■ **Consegna**:
Rispondi a queste domande sul brano dedicato a Mario Ruoppolo e Pablo Neruda:
(a) In quale decennio si svolge la vicenda?
(b) Con quali due aggettivi viene descritta la condizione di Mario Ruoppolo?
(c) Di quale nazionalità è Pablo Neruda?

Gli anni ’50 sono infami e tristi come le reti dei pescatori di un’isoletta del sud Italia completamente abbandonata a sé stessa, se non nel momento più importante per i politicanti di professione, le elezioni.
L’isolano Mario Ruoppolo, povero e disoccupato, ha un immenso desiderio inespresso di entrare in contatto col mondo, con le persone, con le donne e con tutti quei pensieri che non è mai riuscito ad esprimere perché gli mancavano le parole per farlo.
A scompigliare le carte in tavola della vita sua e quella del paesello dove vive arriva Pablo Neruda, poeta cileno, comunista e costretto all’esilio dalla dittatura di Pinochet sostenuta dalla CIA, che col suo burbero carattere, tipico di chi ha paura a diventare un eroe in una società piramidale e ingiusta come quella capitalista, aprirà le porte della percezione di Mario rendendolo allo stesso tempo felice per la nuova consapevolezza ed eternamente infelice per la presa di coscienza della stortura del mondo.

■ **Sezione dati**:

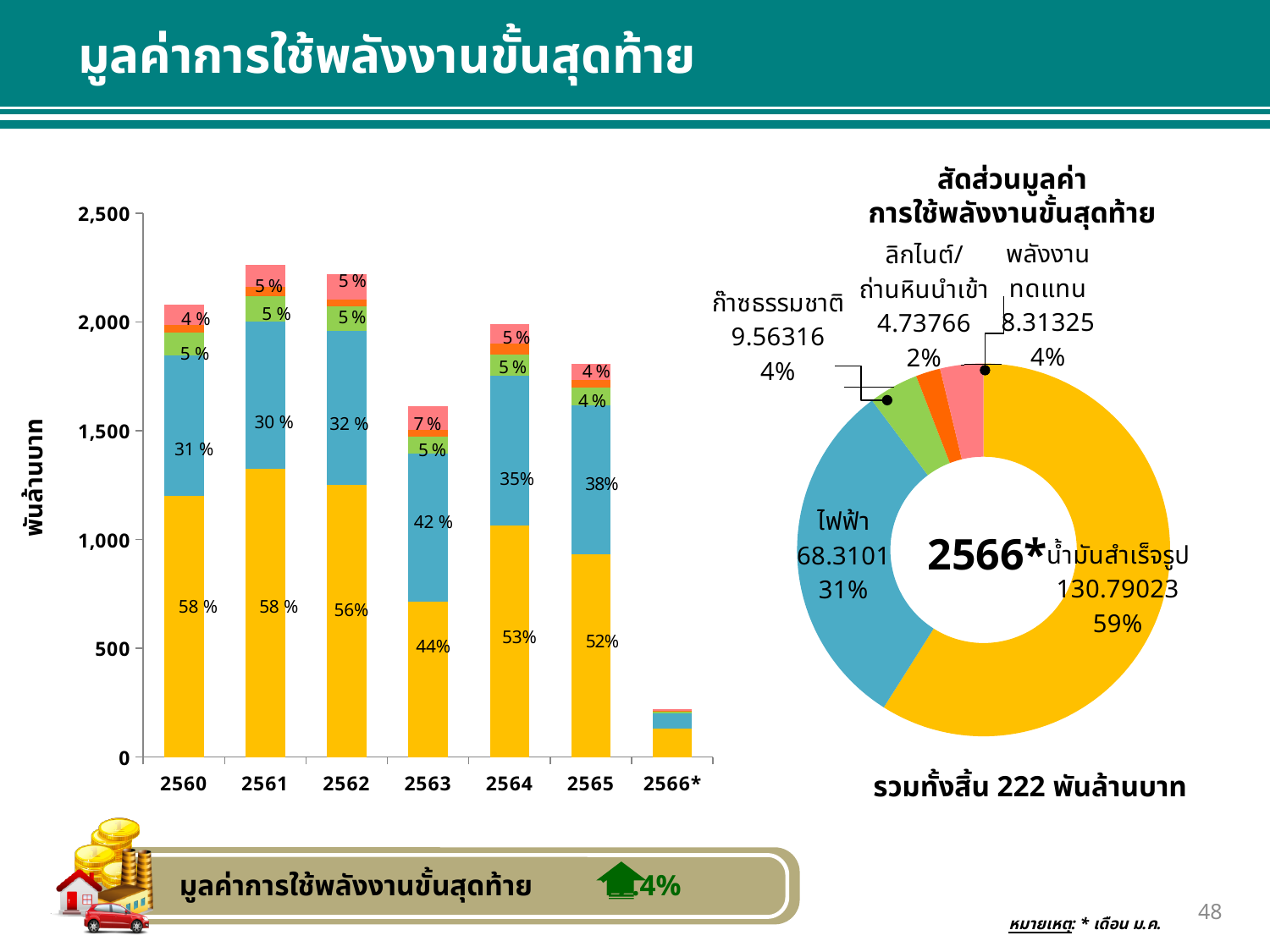
In the bar chart on the left, is the total height of the 2560 bar greater or less than 2,000? greater In the bar chart on the left, what percentage is labelled on the bottom (yellow) segment of the 2563 bar? 44% In the doughnut chart on the right, which category has the smallest share? ลิกไนต์/ถ่านหินนำเข้า How many categories are shown in the doughnut chart on the right? 5 What total is stated below the doughnut chart on the right? 222 พันล้านบาท How many years are shown on the x axis of the bar chart on the left? 7 In the doughnut chart on the right, what is the difference between the values for ไฟฟ้า and ก๊าซธรรมชาติ? 58.74694 In the doughnut chart on the right, what value is shown for น้ำมันสำเร็จรูป? 130.79023 In the doughnut chart on the right, which category has the largest share? น้ำมันสำเร็จรูป What kind of chart is the chart on the left of the slide? Stacked bar chart In the doughnut chart on the right, what share of the total does ไฟฟ้า account for? 31% In the bar chart on the left, which year has the lowest total bar? 2566*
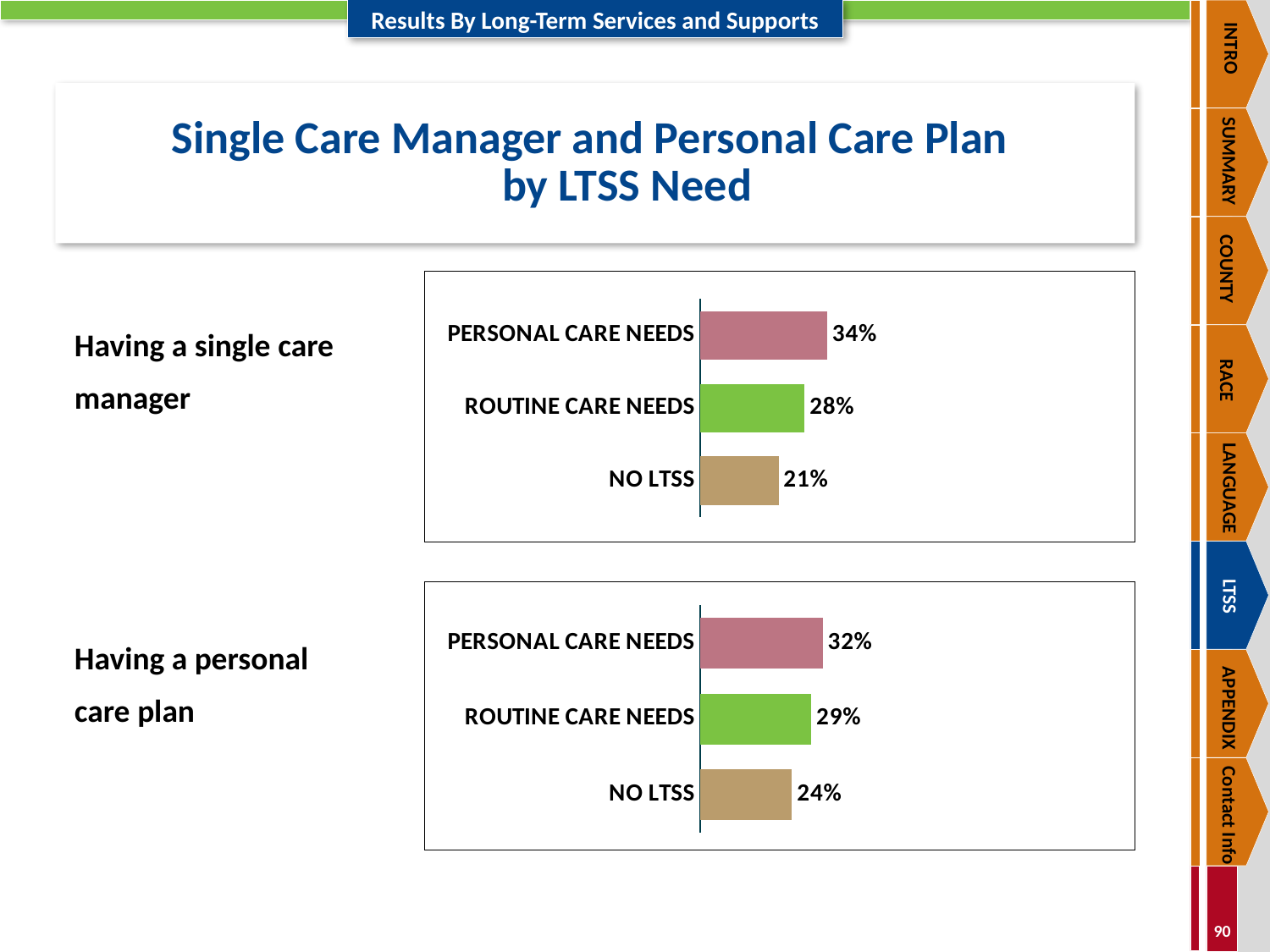
In the 'Having a single care manager' chart, what is the difference between PERSONAL CARE NEEDS and NO LTSS? 13% How many categories are shown in the 'Having a personal care plan' chart? 3 In the 'Having a single care manager' chart, which category has the highest value? PERSONAL CARE NEEDS In the 'Having a single care manager' chart, what is the value for NO LTSS? 21% In the 'Having a personal care plan' chart, what is the difference between PERSONAL CARE NEEDS and ROUTINE CARE NEEDS? 3% In the 'Having a single care manager' chart, which is larger: ROUTINE CARE NEEDS or NO LTSS? ROUTINE CARE NEEDS In the 'Having a personal care plan' chart, which category has the lowest value? NO LTSS In the 'Having a personal care plan' chart, what is the value for ROUTINE CARE NEEDS? 29% What is the title of the slide's chart section? Single Care Manager and Personal Care Plan by LTSS Need In the 'Having a personal care plan' chart, what is the value for NO LTSS? 24% In the 'Having a single care manager' chart, what is the value for PERSONAL CARE NEEDS? 34% What type of chart is the 'Having a single care manager' chart? Bar chart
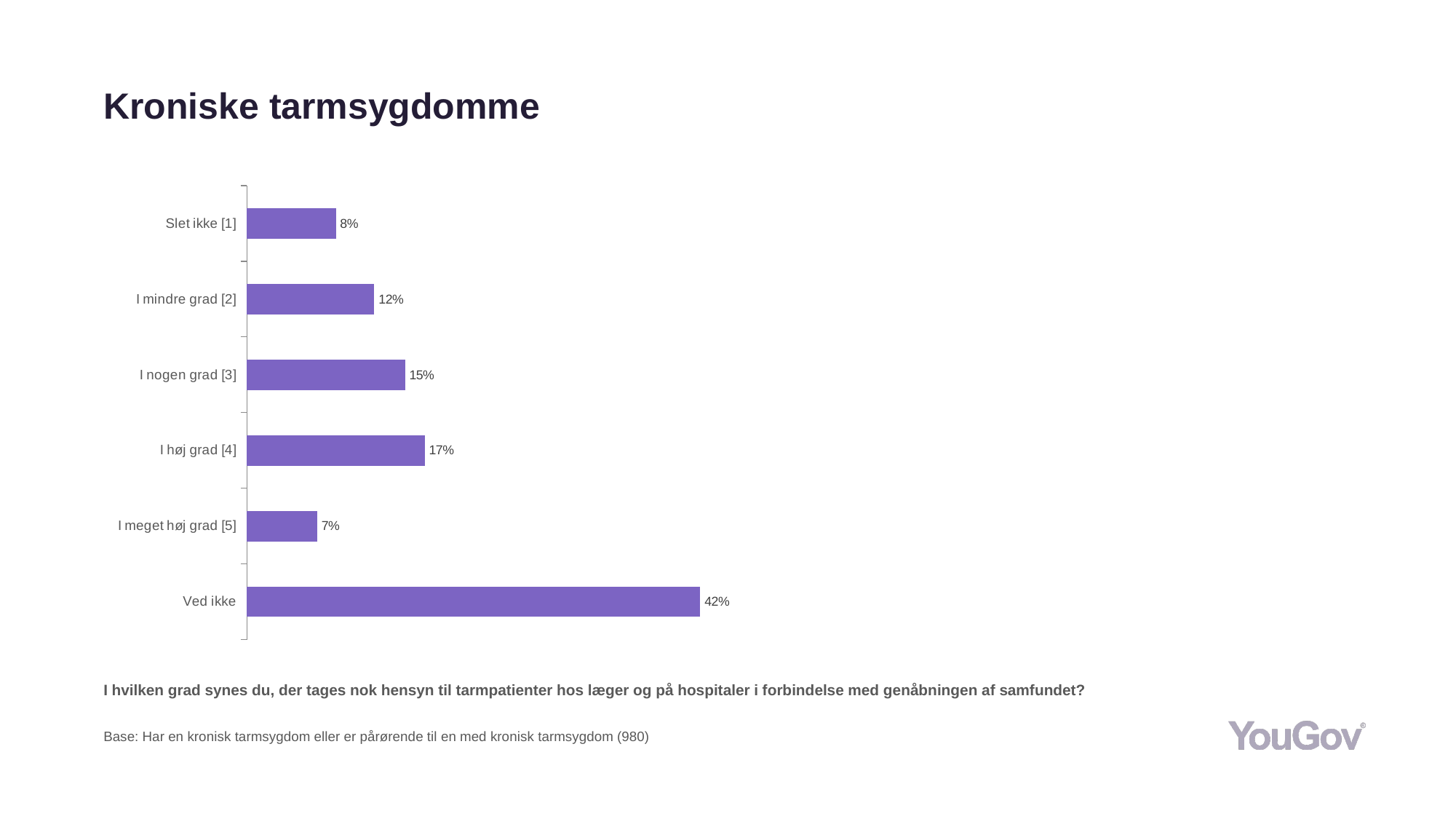
What is the difference between the values for "Ved ikke" and "I høj grad [4]"? 25% Which category has the highest value? Ved ikke Which category has the lowest value? I meget høj grad [5] What is the value for "I nogen grad [3]"? 15% What is the value for "I høj grad [4]"? 17% What is the difference between the values for "I mindre grad [2]" and "Slet ikke [1]"? 4% What kind of chart is shown on the slide? Bar chart What is the value for "Slet ikke [1]"? 8% What is the value for "Ved ikke"? 42% How many categories are shown in the chart? 6 What is the title of the slide? Kroniske tarmsygdomme Which is larger, the value for "I nogen grad [3]" or the value for "I mindre grad [2]"? I nogen grad [3]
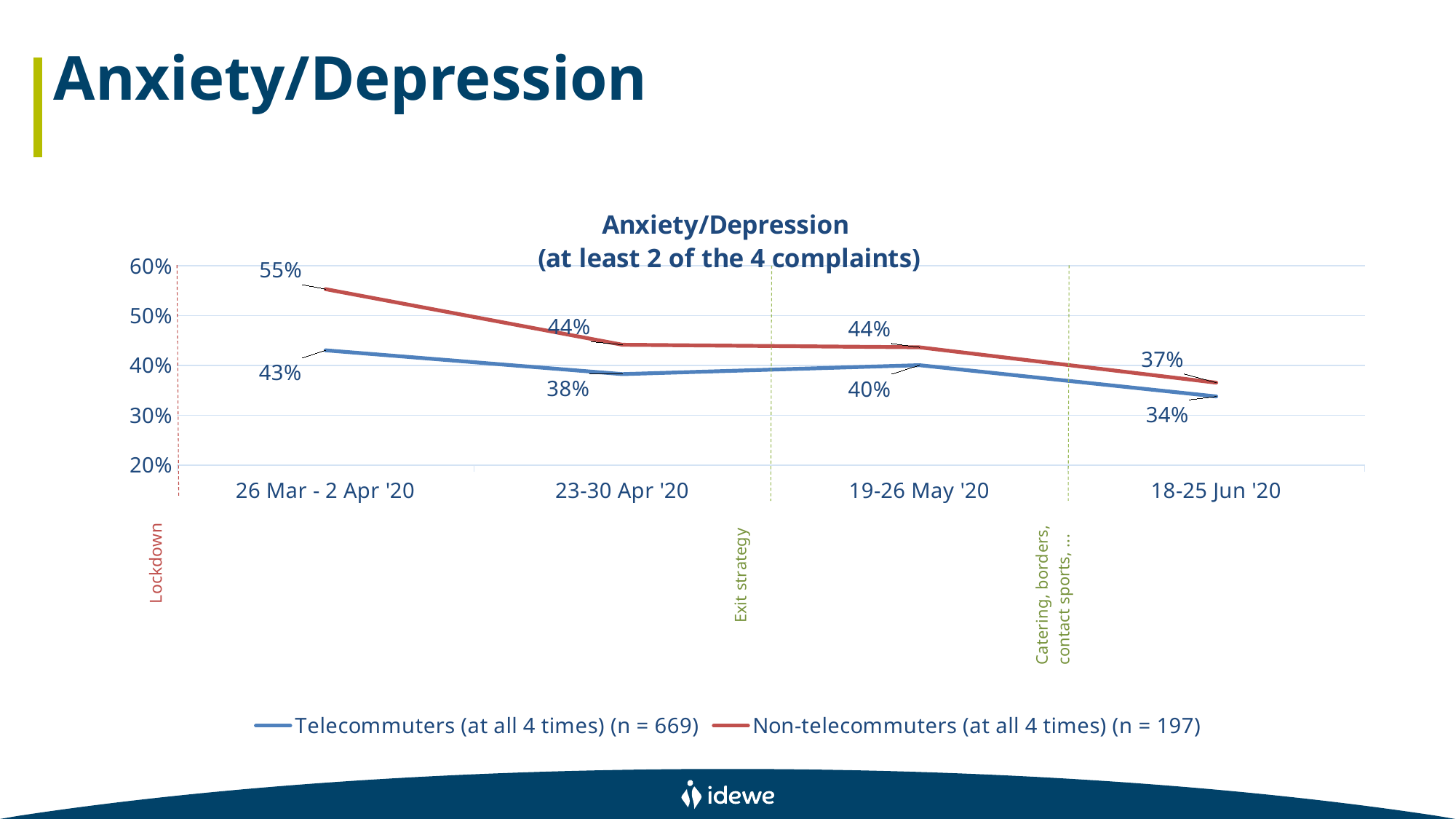
How many series does the legend list? 2 In which period is the Non-telecommuters value highest? 26 Mar - 2 Apr '20 What is the value for Non-telecommuters in the 19-26 May '20 period? 44% How many time periods are shown on the x axis? 4 In which period is the Telecommuters value lowest? 18-25 Jun '20 What is the value for Telecommuters in the 23-30 Apr '20 period? 38% What kind of chart is shown? Line chart What is the difference between Non-telecommuters and Telecommuters in the 26 Mar - 2 Apr '20 period? 12% What is the value for Telecommuters in the 18-25 Jun '20 period? 34% Which series has the higher value in the 18-25 Jun '20 period? Non-telecommuters (at all 4 times) (n = 197) What is the value for Non-telecommuters in the 26 Mar - 2 Apr '20 period? 55% Does the Non-telecommuters line rise or fall from the first period to the last? Fall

■ **Risposta finale**:
(a) Negli anni '50.
(b) Povero e disoccupato.
(c) Cilena.